_WHAT YOU NEED TO DO_
Nothing but the pictures should be dropped when the records are transcribed word for word.

_DATA EXTRACTS_
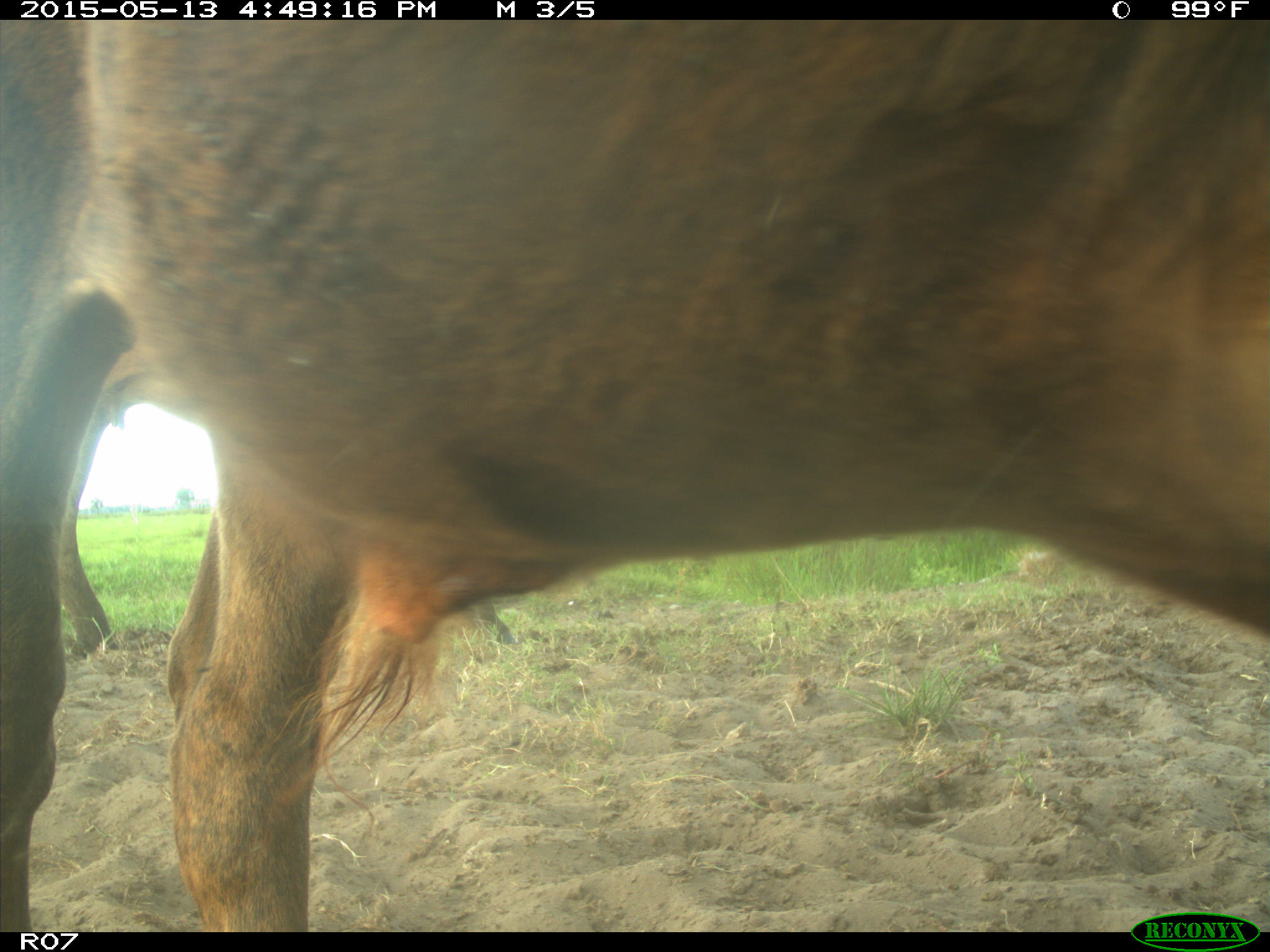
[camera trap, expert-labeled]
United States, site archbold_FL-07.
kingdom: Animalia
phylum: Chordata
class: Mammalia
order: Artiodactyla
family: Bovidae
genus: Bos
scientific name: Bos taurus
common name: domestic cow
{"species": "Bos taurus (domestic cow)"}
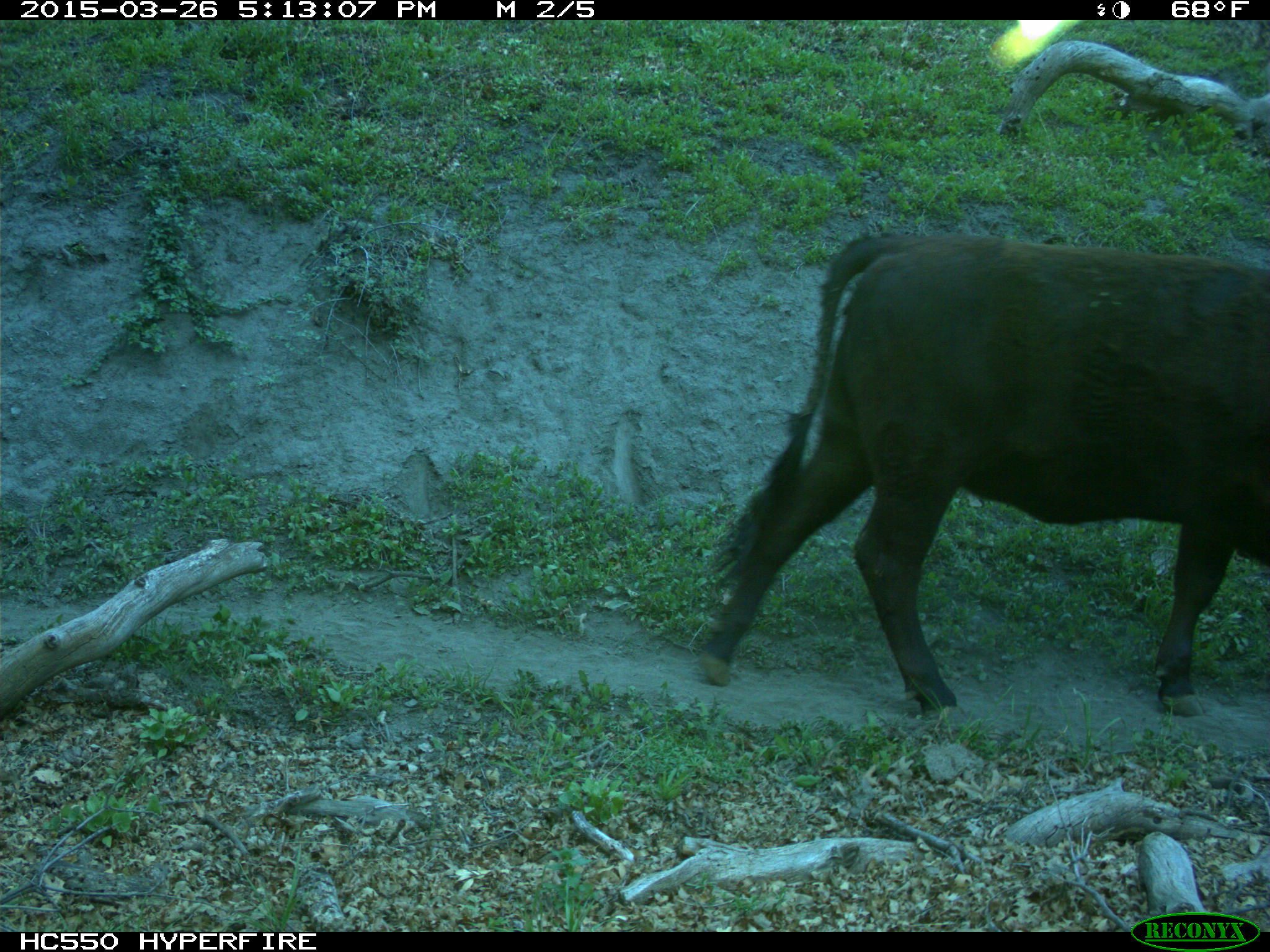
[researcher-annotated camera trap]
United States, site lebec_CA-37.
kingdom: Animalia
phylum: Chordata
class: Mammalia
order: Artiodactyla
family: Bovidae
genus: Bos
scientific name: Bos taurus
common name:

_ANSWER TO THIS PROBLEM_
[camera trap, expert-labeled]
United States, site archbold_FL-07.
kingdom: Animalia
phylum: Chordata
class: Mammalia
order: Artiodactyla
family: Bovidae
genus: Bos
scientific name: Bos taurus
common name: domestic cow
{"species": "Bos taurus (domestic cow)"}
[researcher-annotated camera trap]
United States, site lebec_CA-37.
kingdom: Animalia
phylum: Chordata
class: Mammalia
order: Artiodactyla
family: Bovidae
genus: Bos
scientific name: Bos taurus
common name:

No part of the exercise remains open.